Set exercise:
Will you output all of the data below exactly, omitting the images?

Source data:

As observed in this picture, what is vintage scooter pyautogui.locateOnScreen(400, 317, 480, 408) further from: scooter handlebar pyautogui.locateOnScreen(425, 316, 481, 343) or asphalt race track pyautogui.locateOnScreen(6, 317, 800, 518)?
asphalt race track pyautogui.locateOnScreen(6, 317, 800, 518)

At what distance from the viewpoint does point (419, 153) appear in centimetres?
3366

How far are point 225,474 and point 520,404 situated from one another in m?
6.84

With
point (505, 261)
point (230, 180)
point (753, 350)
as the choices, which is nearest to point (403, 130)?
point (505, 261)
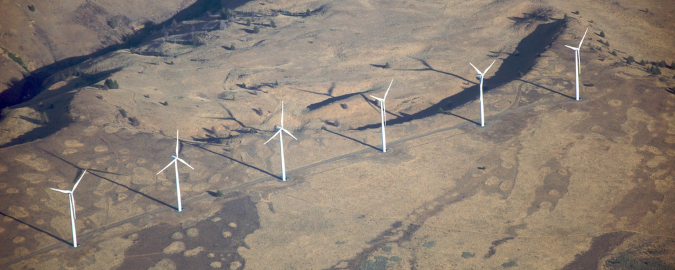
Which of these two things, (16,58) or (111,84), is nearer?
(111,84)

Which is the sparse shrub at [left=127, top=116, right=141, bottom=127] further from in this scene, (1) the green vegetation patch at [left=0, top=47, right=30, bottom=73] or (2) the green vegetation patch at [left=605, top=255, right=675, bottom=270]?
(2) the green vegetation patch at [left=605, top=255, right=675, bottom=270]

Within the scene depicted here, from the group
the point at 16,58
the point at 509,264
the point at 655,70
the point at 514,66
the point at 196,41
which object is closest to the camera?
the point at 509,264

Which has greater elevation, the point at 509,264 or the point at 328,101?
the point at 328,101

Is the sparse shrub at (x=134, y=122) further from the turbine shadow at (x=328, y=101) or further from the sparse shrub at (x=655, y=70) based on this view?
the sparse shrub at (x=655, y=70)

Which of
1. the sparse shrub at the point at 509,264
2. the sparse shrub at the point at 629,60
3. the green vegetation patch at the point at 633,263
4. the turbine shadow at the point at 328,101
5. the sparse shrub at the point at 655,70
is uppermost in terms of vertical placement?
the sparse shrub at the point at 629,60

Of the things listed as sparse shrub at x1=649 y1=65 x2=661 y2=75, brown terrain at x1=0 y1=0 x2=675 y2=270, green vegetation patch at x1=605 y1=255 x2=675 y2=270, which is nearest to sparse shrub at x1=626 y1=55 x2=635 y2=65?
brown terrain at x1=0 y1=0 x2=675 y2=270

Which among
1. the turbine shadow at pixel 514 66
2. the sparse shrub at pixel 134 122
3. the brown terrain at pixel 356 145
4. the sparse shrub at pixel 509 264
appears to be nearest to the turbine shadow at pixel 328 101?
the brown terrain at pixel 356 145

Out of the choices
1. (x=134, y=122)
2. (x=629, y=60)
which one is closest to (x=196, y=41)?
(x=134, y=122)

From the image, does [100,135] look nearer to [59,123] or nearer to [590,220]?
[59,123]

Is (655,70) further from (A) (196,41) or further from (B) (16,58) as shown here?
(B) (16,58)
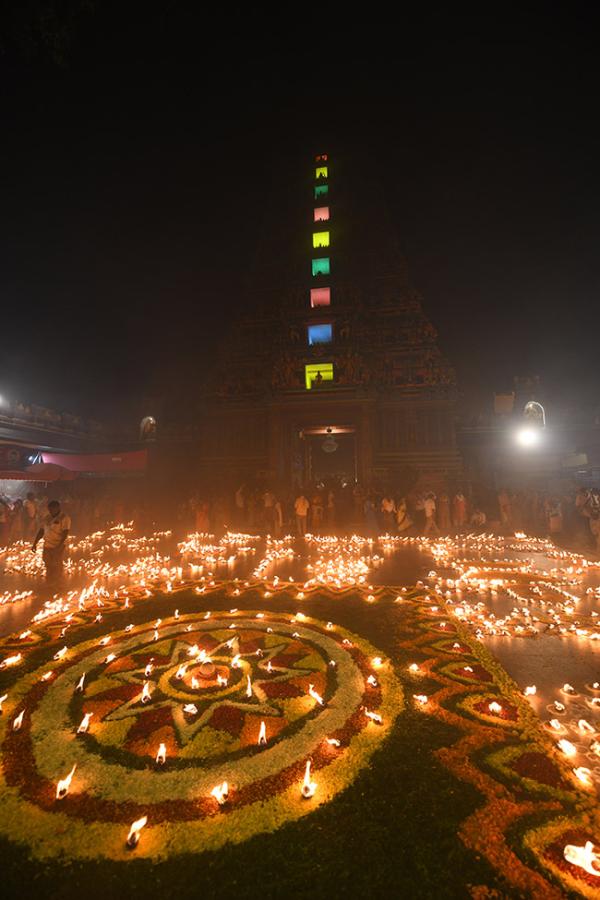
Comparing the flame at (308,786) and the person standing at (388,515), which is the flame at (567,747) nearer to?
the flame at (308,786)

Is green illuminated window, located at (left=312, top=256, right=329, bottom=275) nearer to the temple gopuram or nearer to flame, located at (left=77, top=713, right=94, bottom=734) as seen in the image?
the temple gopuram

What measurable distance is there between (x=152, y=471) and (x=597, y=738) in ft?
84.8

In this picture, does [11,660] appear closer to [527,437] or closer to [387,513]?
[387,513]

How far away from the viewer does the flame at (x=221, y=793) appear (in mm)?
2762

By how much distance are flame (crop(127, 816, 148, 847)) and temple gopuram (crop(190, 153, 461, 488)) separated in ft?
66.1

Response to this task:
As observed in this picture, what is vintage scooter pyautogui.locateOnScreen(400, 317, 480, 408) further from: scooter handlebar pyautogui.locateOnScreen(425, 316, 481, 343) or asphalt race track pyautogui.locateOnScreen(6, 317, 800, 518)?
asphalt race track pyautogui.locateOnScreen(6, 317, 800, 518)

At what distance from the viewpoint does point (419, 153) appear in centimetres?
3366

How far are point 225,474 and point 520,404 situated from one another in m?
6.84

With
point (505, 261)
point (230, 180)
point (753, 350)
as the choices, which is nearest to point (403, 130)?
point (505, 261)
Which of these two things, (16,58) or (111,84), is nearer?
(111,84)

Which is the sparse shrub at [left=127, top=116, right=141, bottom=127] further from in this scene, (1) the green vegetation patch at [left=0, top=47, right=30, bottom=73] or (2) the green vegetation patch at [left=605, top=255, right=675, bottom=270]?
(2) the green vegetation patch at [left=605, top=255, right=675, bottom=270]

Within the scene depicted here, from the group
the point at 16,58
the point at 509,264
the point at 655,70
the point at 514,66
the point at 196,41
which object is closest to the camera?
the point at 509,264

Which has greater elevation, the point at 509,264 or the point at 328,101?
the point at 328,101

Is the sparse shrub at (x=134, y=122) further from the turbine shadow at (x=328, y=101) or further from the sparse shrub at (x=655, y=70) based on this view?
the sparse shrub at (x=655, y=70)

Which of
1. the sparse shrub at the point at 509,264
2. the sparse shrub at the point at 629,60
3. the green vegetation patch at the point at 633,263
4. the turbine shadow at the point at 328,101
5. the sparse shrub at the point at 655,70
is uppermost in terms of vertical placement?
the sparse shrub at the point at 629,60

Of the things listed as sparse shrub at x1=649 y1=65 x2=661 y2=75, brown terrain at x1=0 y1=0 x2=675 y2=270, green vegetation patch at x1=605 y1=255 x2=675 y2=270, which is nearest to sparse shrub at x1=626 y1=55 x2=635 y2=65?
brown terrain at x1=0 y1=0 x2=675 y2=270

Which among
1. the turbine shadow at pixel 514 66
2. the sparse shrub at pixel 134 122
3. the brown terrain at pixel 356 145
4. the sparse shrub at pixel 509 264
appears to be nearest to the turbine shadow at pixel 328 101?
the brown terrain at pixel 356 145

Out of the choices
1. (x=134, y=122)
2. (x=629, y=60)
which one is closest to (x=196, y=41)?
(x=134, y=122)

From the image, does [100,135] look nearer to [59,123] or nearer to [590,220]?
[59,123]

Is (655,70) further from (A) (196,41) or further from (B) (16,58) as shown here?
(B) (16,58)
Comparing the flame at (308,786) and the person standing at (388,515), which is the flame at (567,747) nearer to?
the flame at (308,786)

Is green illuminated window, located at (left=312, top=256, right=329, bottom=275) nearer to the temple gopuram or nearer to flame, located at (left=77, top=713, right=94, bottom=734) as seen in the image?
the temple gopuram

What measurable distance is there between (x=152, y=471) and (x=597, y=738) in ft?
84.8

In this picture, does [11,660] appear closer to [527,437] or closer to [387,513]?
[387,513]

How far away from the viewer does the flame at (x=221, y=793) appear (in mm)?
2762

By how much distance are flame (crop(127, 816, 148, 847)) and temple gopuram (crop(190, 153, 461, 488)) separated in ft?
66.1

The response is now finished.